Fodder beet is sown at a very low sowing rate compared to other forage crops, so a fine, firm, moist, and weed free seedbed is essential for optimal germination. Fodder beet is particularly vulnerable to dry conditions and competition from weeds during establishment. A good way to reduce this risk is to use the ‘stale seedbed’ technique whereby the seedbed is prepared 4-6 weeks before sowing.

To achieve a stale seedbed, spray out the selected paddock(s) with a mix of glyphosate and a contact insecticide (e.g. Lorsban 50EC), ideally 6 weeks before planting. This will give time to implement a double spray programme and retains the soil moisture.

Paddocks are typically ploughed to bury existing plant material and to break up any compaction or sub-soil pans, then surface cultivated to produce a fine, firm seedbed. A second non residual weed spray (e.g. glyphosate) can then be applied just prior to sowing, or included in the pre-emergent application just after sowing.


Sowing date

This is location and season dependent, but in general October to late November is recommended, once soil temperatures are consistently above 10oC. Sowing too early (< 10oC) can result in uneven germination, making spray timings difficult. It can also risk vernalisation, where the plants will be triggered to flower prematurely in late summer, known as 'bolting'. Later sowing may jeopardize germination rate (due to lack of soil moisture) and shortens the growing season, so reducing yield potential.


Precision sowing

A precision planter is recommended for sowing fodder beet, so book contractors well in advance. Precision sowing ensures that seeds are planted with appropriate spacing’s, enabling each bulb to grow to its potential.

Seed should be sown 15- 20 mm deep, with rows typically 500 mm apart and 250 mm between plants in the rows (depending on sowing rate and planter row spacing). The drilling speed needs to be slow (5 kph)

to ensure accurate seed placement. How the crop is to be fed should determine the planting layout. Refer to page 193 for more detail.


Fodder beet is normally sown at 80,000 seeds/ha for grazing, or 100,000 seeds/ha for lifting. This higher rate will restrict bulb size producing a more uniform crop which is easier to harvest.

Rolling the paddock immediately after drilling with a Cambridge roller can help to maximise the seed:soil contact giving a more even germination, and increasing the effectiveness of the pre-emergent herbicide.




Weed/pest control

As fodder beet is sown at a very low plant population, and seedlings are slow to establish, the crop is very susceptible to competition from weeds during establishment. The stale seedbed method will get the crop off to a good start, however it alone rarely provides enough weed control.

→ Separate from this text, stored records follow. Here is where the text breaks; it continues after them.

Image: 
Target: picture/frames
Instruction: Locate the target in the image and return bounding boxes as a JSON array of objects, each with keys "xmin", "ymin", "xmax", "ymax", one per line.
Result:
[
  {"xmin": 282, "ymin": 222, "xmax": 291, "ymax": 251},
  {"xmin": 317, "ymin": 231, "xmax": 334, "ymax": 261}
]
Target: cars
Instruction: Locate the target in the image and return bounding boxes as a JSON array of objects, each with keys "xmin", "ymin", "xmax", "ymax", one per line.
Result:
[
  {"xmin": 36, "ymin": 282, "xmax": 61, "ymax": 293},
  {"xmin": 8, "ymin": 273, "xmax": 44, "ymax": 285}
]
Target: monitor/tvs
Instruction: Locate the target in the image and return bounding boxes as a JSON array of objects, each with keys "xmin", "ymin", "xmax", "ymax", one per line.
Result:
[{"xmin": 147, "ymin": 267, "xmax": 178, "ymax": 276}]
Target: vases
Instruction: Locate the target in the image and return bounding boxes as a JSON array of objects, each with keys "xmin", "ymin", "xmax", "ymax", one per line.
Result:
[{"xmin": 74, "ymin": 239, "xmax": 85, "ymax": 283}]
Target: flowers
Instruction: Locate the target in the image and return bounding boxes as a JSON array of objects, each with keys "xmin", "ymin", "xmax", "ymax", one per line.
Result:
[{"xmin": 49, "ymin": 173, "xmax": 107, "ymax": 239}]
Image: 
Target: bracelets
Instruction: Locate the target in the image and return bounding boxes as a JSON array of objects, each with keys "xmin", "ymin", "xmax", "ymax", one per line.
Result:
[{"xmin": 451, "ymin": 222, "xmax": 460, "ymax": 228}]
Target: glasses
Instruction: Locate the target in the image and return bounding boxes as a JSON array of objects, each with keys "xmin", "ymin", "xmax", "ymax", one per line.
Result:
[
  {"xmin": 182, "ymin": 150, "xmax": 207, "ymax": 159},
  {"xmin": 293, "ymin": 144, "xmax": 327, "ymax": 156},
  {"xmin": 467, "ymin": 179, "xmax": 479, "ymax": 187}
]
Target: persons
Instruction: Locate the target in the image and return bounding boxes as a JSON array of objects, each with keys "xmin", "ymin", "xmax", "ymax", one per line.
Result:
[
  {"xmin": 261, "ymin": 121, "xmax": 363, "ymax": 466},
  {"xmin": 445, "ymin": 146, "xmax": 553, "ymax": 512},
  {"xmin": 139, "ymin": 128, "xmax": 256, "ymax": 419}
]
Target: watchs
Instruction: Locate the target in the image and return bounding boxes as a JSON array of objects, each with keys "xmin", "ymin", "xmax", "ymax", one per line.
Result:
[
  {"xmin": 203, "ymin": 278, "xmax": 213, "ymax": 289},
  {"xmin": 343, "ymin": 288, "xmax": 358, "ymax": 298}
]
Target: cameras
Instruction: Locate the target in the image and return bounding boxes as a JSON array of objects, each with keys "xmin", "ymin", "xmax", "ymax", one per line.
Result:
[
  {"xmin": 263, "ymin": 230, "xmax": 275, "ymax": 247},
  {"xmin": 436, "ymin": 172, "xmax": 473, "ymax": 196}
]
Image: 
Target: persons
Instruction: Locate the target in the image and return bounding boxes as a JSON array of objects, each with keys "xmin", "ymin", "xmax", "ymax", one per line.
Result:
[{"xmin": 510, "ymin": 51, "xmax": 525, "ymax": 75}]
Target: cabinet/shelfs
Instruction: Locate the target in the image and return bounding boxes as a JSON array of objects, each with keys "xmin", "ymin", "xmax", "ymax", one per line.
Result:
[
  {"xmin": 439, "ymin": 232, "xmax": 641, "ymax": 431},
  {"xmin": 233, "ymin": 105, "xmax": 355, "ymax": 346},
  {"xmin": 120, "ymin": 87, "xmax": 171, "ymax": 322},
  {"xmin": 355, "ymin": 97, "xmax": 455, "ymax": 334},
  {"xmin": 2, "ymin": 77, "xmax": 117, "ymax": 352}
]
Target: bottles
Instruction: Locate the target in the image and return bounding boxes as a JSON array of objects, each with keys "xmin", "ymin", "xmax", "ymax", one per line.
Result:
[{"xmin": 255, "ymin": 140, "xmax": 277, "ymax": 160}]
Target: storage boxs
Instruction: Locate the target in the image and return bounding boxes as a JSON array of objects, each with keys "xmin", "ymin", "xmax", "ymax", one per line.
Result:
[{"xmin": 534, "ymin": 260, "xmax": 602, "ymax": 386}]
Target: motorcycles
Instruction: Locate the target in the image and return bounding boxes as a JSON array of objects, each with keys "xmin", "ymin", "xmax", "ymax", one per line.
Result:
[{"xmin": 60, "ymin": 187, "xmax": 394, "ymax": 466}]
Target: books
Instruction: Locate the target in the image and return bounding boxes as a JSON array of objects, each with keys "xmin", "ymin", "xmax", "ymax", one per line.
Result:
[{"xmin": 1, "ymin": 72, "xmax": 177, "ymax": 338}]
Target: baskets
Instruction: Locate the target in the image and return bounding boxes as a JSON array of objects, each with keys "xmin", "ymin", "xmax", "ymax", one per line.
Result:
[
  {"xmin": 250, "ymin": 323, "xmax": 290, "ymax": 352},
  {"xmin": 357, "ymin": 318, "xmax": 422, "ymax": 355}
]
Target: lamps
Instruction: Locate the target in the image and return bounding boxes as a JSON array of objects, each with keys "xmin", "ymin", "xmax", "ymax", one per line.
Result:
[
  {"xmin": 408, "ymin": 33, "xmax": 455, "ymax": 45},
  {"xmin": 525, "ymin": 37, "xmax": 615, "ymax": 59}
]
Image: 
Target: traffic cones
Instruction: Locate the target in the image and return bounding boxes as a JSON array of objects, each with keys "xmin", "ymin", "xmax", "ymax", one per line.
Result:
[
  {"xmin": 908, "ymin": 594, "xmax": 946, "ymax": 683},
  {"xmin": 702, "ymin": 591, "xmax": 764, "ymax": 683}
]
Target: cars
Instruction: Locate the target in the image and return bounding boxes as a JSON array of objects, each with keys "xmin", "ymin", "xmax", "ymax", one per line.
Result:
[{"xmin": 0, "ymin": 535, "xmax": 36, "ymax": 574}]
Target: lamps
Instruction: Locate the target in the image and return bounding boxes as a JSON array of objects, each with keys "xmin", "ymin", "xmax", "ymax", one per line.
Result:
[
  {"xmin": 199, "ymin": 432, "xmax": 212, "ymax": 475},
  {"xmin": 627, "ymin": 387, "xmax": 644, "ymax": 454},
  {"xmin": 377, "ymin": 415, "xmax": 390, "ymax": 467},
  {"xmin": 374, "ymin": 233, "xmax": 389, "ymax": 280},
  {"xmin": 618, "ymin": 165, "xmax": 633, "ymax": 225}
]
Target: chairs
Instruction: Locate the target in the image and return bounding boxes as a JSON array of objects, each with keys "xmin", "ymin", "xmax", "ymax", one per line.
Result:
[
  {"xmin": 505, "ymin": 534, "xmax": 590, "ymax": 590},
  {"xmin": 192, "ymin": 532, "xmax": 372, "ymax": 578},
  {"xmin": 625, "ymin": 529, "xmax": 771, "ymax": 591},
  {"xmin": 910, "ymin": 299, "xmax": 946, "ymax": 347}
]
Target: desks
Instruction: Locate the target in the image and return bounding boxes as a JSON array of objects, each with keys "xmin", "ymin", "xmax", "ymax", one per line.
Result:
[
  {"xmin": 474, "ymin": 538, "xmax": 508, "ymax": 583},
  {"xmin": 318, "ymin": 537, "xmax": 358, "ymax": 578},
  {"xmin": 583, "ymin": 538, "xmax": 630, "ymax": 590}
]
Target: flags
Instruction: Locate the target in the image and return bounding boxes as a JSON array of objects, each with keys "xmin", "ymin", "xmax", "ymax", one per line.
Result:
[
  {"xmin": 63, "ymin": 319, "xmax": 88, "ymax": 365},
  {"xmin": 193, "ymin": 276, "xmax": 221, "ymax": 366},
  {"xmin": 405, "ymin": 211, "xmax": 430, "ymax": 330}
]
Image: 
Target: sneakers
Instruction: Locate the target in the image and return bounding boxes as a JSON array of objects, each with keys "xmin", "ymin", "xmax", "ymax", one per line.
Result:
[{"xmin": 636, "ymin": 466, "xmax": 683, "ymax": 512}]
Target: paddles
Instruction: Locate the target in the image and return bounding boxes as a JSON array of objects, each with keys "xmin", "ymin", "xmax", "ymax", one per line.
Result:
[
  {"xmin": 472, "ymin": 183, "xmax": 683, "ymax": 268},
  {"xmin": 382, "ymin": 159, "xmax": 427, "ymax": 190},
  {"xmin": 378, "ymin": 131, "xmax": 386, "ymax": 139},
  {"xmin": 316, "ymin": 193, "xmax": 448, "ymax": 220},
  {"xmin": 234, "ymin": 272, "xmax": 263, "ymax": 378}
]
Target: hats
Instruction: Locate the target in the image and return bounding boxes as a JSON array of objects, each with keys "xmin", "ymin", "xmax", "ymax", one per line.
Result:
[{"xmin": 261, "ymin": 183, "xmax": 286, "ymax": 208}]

The first weed spraying is typically pre-emergent, applied immediately after sowing.

An insecticide can also be incorporated. This should be followed by selective post- emergent herbicides as required until the crop reaches canopy closure. Seek professional advice on chemical choice, rates and timing.

Fodder beet is very resistant to most brassica pests, except for Nysius, slugs and springtails which are typically found around the time of drilling. See page 171, 131 and 170 for more information on control of these.



A fodder beet crop will always have a small population of plants which flower prematurely (known as bolters). These bolters should be pulled out of the crop during January or February before they drop seed in the paddock. If left uncontrolled, bolters will each drop up to 1500 seeds which can survive in the soil for many years, and germinate as the soil is disturbed. These areas can become thick with weed beet in future years, and will depress future crop yields. The level of bolters can be reduced by not sowing fodder beet too early.